Film Review The Fault In Our Stars

The Fault in Our Stars puede parecer a simple vista la enésima cinta basada en una novela young adult superventas, y hasta cierto punto lo es. Pero no estamos ante un romance crepusculiano o una Divergente más (saga en la que Woodley y Elgort hacen de hermanos, por cierto), nada más lejos de la realidad. Bajo la misma estrella tiene mucho más en común con esa joya sobre el rito de paso de la adolescencia que es Las ventajas de ser un marginado (The Perks of Being a Wallflower) que con cualquier saga Y.A. Los personajes de Perks bien podrían haber sido amigos de Hazel y Grace de haber compartido barrio (y década). Las voces de todos ellos se asemejan, en tanto en cuanto no son más que las de los propios autores utilizando a sus personajes como vehículos para expresarse y narrar sus experiencias o su visión de la adolescencia. Y aunque esto puede chocar al principio, sin esa forma rebuscada y petulante de hablar (a lo Dawson Leery & co.), no serían los mismos chavales autoconscientes y de vueltas de todo (se están muriendo, ¿cómo van a estar si no?) de los que nos enamoramos en las páginas escritas por Green.

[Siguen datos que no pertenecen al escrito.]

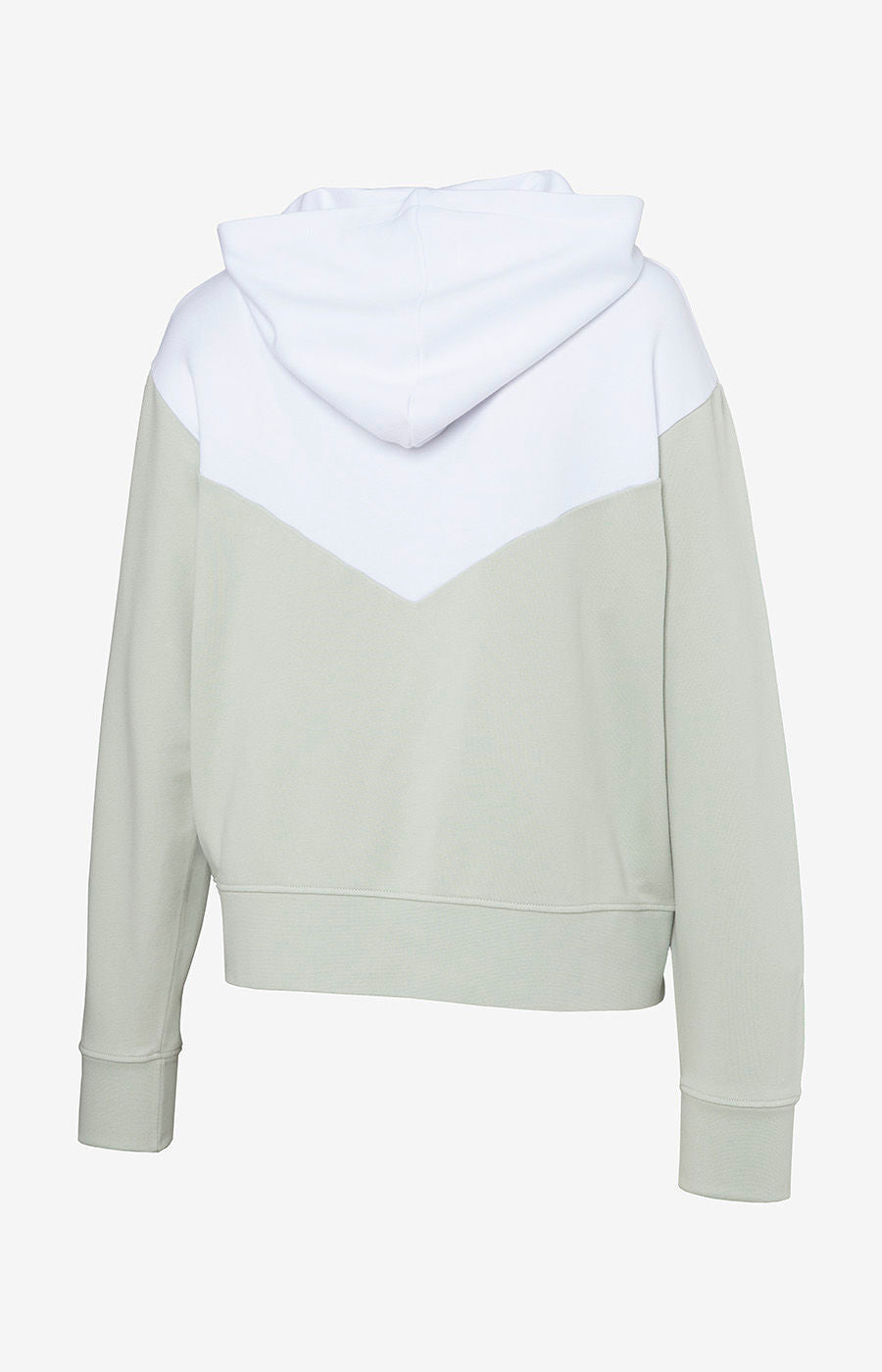 HOODIE DELTA SPORTING 7/8-C MNA 2425-MP11289PT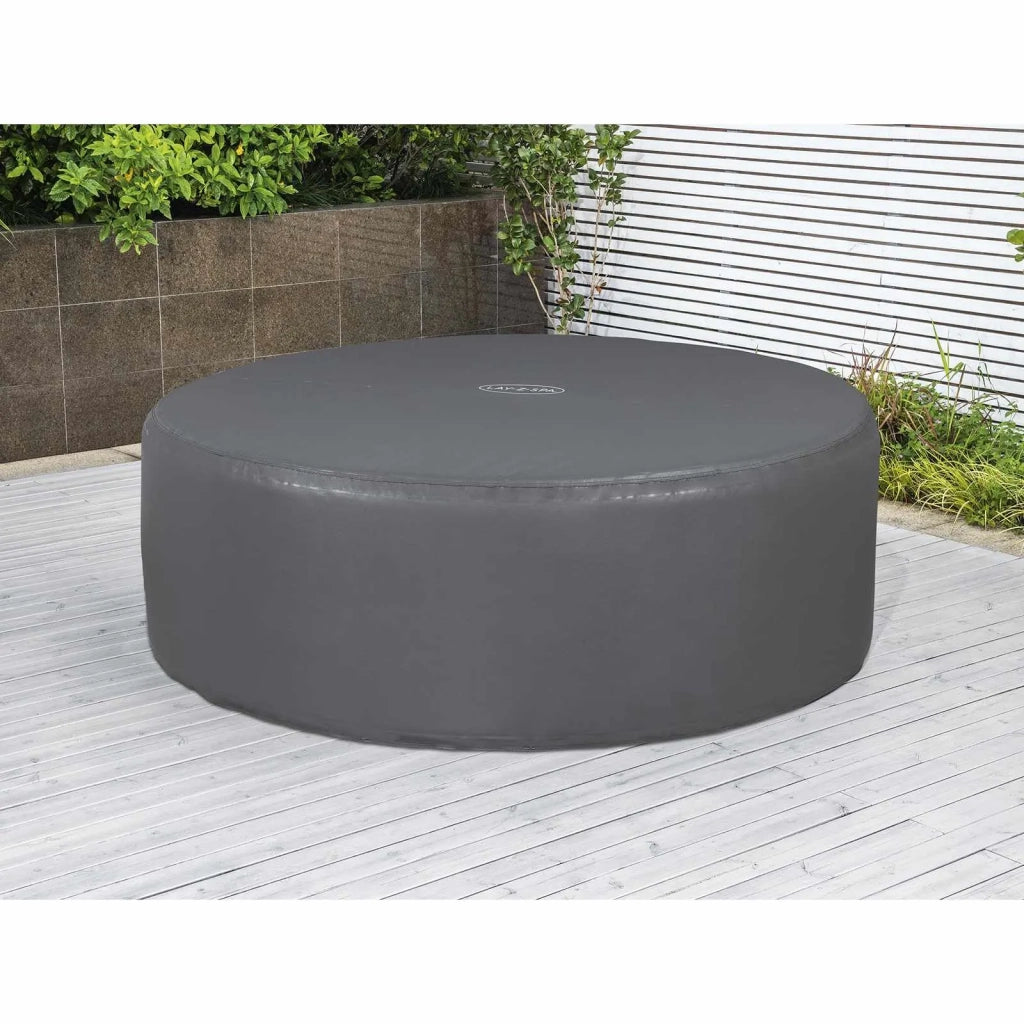 Bestway Copertura PVC e POM Grigio 42035735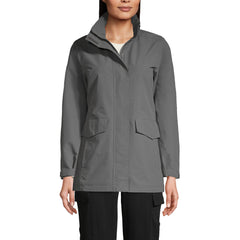 Women's Fleece Lined Outrigger Jacket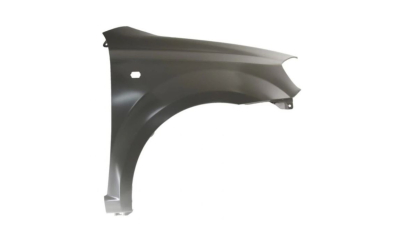 Aripa fata CHEVROLET AVEO Sedan (T250), 03.2006-05.2011, partea Dreapta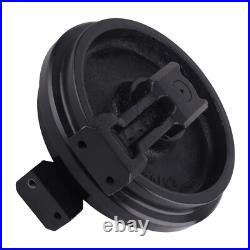 Front Idler Roller for John Deere 27ZTS 27C Excavator Track Parts 9314257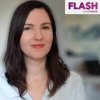 Flash #104: Bolsa bate 97 mil pontos, pandemia desacelera no Brasil e CVC prepara retorno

A Bajo la misma estrella se le pueden achacar varias cosas: alguna que otra escena excesivamente almibarada y ridícula (la visita a la casa de Ana Frank) o el hecho de que podría catalogarse fácilmente como “pornografía emocional“. Claro que yo soy de los que piensan que el porno no tiene por qué tener nada malo, sino más bien todo lo contrario. La historia de Hazel y Gus nos invita a realizar un ejercicio de purga, de liberación, y nos permite (casi que nos obliga a) llorar a moco tendido en una emotiva y dolorosa recta final que nos habla tanto de los que se van como de los que se quedan. Pero sobre todo insiste en la idea del primer amor, del amor adolescente, como el evento más importante y transformador de nuestras vidas, magnificado como metáfora por la enfermedad que los personajes padecen. El “infinito” del que Hazel y Gus hablan debería ser un concepto muy familiar para cualquiera que recuerde esa intensa etapa de su vida, pero por si acaso, la película se asegura de que no se nos haya olvidado. Bajo la misma estrella es un fenómeno con derecho a serlo, un producto muy cuidado, inteligente y diseñado para la iconoclastia, una de esas películas que nos llegan de vez en cuando, y que se atreven a retratar la adolescencia con tacto y respeto.